霞ヶ浦周辺の塩づくりは、縄文時代の終わり頃には痕跡が見られなくなる。霞ヶ浦がしだいに淡水化しちゃったからね。もっとも、中央部まで淡水化するのは1500年代ころで、奈良時代には場所によっては塩づくりが行える塩分濃度だった。その後、平安時代ぐらいには、外海、つまり太平洋沿岸での塩づくりへと移って行く。
県内では、この時期の製塩炉など、塩づくりの痕跡は見つかっていないものの、常陸国風土記には「藻塩焼(もしおやき)」の様子が記され、奈良時代から平安時代にかけて常陸国でも塩づくりが行われていたことが示されている。また、塩づくりに関係した土器と考えられるものは見つかっている。
「藻塩焼」は、塩づくりにアマモなどの藻を使う。海水につけたアマモを乾燥させ、焼く。その焼いたアマモの灰を海水に溶いて鹹水(かんすい)を作り、煮詰めて出来上がり。こうしてできた塩は、海藻の色で白くない。
遺跡や書物、絵図などから塩づくりの様子が伺えるほか、塩づくりは神事としても今日まで受け継がれてきている。宮城県塩釜市の鹽竈(塩釜・しおがま)神社が行う藻塩焼神事がそれ。こちらはアマモではなく、ホンダワラという藻を使って塩を作るようです。

中世から近世にかけての塩づくりやムラの生活の様子は、太平洋沿岸の砂丘地帯から発見された沢田遺跡(ひたちなか市)や村松白根遺跡(東海村)などで伺える。
このころの塩づくりは揚げ浜式と呼ばれるもので、現在でも能登半島で行われている。

展示のあらましでした。


食べ物を海水で煮たら、川の水で煮るよりなんかうまいんだあ!いい塩加減!
何度も土器で煮炊きしているうちに、土器の内側に何やら白いものが!!!塩っ辛いよ〜!
縄文人のインスピレーション!これが旨さの秘密だ!
なんとかしてこの白いもの、取り出せねえべか?
どうも海水を煮詰めると出てくるようだ。
だけど、ただ煮詰めたんじゃ、ほんの少ししか取れない。たくさん取るにはどんだけ薪使う?縄文の森の薪はとても貴重なもの。どんどん燃やして森の木がなくなっちまったら、森の恵み、どんぐりもなくなっちまう!どうすっぺ?
水を汲んで置いといた。水が減ってる。なんだ、水は自然に減るんだ!お日さまに当てておくと、もっと減りが早い。これは使える!濃い塩水を作っておき、それを煮詰めていけば薪も少なくて済むべ。

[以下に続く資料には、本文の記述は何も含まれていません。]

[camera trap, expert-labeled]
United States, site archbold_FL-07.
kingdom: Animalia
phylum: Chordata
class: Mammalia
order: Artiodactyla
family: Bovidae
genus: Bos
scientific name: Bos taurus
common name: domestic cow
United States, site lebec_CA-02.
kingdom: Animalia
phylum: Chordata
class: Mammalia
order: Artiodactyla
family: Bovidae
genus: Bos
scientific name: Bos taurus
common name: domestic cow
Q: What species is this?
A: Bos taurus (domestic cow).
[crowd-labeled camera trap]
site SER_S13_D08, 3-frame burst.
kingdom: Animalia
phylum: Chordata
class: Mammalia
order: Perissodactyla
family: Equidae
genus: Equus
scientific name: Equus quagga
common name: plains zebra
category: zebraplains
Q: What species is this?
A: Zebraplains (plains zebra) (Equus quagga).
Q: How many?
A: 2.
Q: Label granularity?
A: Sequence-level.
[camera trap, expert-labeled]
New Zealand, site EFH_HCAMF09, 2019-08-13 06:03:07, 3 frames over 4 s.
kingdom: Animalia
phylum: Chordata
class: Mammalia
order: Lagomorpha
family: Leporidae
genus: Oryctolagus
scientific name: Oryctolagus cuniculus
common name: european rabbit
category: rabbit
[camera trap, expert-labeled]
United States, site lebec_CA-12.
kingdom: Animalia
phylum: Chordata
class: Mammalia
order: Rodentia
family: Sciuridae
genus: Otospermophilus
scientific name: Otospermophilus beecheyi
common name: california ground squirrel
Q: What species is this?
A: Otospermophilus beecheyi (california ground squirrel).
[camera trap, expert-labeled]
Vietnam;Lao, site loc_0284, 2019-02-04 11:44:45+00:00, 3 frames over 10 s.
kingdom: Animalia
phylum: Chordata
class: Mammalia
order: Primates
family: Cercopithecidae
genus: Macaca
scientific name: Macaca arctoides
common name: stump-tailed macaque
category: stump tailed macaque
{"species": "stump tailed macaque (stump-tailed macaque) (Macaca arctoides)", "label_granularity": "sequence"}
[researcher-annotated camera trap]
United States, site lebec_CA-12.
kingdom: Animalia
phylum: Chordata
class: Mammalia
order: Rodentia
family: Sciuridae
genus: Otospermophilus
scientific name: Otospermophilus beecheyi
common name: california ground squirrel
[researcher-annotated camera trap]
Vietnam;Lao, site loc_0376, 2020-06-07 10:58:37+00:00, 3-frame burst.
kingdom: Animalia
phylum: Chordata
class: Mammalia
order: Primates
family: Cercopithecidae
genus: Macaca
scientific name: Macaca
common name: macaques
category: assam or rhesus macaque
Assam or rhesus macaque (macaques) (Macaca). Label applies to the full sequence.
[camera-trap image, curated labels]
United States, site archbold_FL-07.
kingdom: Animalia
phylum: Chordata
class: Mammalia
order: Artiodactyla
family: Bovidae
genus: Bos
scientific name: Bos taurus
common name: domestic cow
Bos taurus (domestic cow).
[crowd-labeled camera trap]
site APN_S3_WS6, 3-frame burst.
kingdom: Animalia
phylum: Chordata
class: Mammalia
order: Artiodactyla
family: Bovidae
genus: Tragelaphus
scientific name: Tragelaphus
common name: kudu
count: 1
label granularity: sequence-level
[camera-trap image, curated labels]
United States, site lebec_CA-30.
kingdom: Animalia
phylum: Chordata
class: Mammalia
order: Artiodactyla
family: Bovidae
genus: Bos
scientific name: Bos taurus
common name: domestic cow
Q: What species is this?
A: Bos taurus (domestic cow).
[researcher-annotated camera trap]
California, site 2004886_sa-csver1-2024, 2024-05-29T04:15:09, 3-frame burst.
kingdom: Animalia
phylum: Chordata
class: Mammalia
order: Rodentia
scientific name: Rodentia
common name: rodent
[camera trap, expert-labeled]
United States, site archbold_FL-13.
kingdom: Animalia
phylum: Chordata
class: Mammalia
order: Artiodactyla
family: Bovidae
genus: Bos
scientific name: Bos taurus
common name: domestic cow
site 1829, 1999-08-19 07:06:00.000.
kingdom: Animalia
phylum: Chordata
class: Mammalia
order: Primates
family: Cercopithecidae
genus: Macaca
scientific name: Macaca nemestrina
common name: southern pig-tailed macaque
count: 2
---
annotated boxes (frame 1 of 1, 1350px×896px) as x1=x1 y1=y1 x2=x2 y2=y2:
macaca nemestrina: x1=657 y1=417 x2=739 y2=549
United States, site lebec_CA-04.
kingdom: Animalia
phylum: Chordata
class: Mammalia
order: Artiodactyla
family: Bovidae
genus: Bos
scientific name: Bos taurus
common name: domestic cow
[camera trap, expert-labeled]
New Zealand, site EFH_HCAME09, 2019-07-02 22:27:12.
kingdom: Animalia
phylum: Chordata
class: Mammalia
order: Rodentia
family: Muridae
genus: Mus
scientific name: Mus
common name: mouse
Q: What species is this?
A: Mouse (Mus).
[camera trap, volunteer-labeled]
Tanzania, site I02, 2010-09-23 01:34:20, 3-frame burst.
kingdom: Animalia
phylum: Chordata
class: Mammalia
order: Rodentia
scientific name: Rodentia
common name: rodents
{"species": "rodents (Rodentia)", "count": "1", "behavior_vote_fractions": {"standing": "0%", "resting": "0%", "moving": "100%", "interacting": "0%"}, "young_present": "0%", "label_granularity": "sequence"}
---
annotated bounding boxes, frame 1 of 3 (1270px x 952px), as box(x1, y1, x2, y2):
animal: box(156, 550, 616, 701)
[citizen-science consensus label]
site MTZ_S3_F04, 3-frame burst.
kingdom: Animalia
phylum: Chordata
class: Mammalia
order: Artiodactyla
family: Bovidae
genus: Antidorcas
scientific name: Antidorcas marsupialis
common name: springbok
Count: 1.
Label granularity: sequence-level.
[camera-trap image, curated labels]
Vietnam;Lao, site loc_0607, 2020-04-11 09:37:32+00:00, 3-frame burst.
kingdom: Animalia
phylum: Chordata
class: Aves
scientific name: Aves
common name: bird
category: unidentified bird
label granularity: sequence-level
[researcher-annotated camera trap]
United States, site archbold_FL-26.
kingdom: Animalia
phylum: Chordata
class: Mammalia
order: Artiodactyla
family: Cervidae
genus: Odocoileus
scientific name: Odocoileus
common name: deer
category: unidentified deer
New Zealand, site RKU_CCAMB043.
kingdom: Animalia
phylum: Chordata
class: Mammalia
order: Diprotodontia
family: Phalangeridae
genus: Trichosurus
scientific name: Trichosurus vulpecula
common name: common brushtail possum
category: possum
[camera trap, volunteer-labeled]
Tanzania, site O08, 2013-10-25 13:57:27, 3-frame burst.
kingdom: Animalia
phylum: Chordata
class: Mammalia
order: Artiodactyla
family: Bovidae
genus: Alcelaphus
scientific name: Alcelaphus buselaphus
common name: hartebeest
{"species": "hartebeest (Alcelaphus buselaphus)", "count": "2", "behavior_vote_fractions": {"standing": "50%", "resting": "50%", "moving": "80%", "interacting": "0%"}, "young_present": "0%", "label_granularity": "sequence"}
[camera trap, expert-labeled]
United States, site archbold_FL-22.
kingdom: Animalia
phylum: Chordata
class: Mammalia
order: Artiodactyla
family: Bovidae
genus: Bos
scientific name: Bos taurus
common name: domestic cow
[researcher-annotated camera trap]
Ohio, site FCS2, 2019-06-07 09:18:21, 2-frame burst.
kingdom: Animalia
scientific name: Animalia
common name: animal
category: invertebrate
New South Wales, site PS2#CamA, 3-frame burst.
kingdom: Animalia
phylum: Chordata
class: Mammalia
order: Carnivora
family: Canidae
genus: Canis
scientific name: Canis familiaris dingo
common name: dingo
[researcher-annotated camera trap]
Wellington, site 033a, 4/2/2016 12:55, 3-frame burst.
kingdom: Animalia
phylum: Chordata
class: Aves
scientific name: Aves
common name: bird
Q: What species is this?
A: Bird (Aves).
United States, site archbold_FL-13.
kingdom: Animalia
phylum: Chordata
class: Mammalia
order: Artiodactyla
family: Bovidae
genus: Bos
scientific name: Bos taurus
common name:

何もないところから、経験や洞察力で産み出していく。恐らく、現代人よりもそういった能力は縄文人の方がはるかに優れていたのでしょう。私たち現代人は海水を煮詰めれば塩が取れることは分かってはいるけどね。
そんな感じで、何百年もの間、経験に基づき、洞察力を駆使し、試行錯誤を繰り返しながら縄文時代の塩づくりが始まっていったのかなあと、勝手に想像してみるのでした。そして、縄文人の科学に感心するのでした。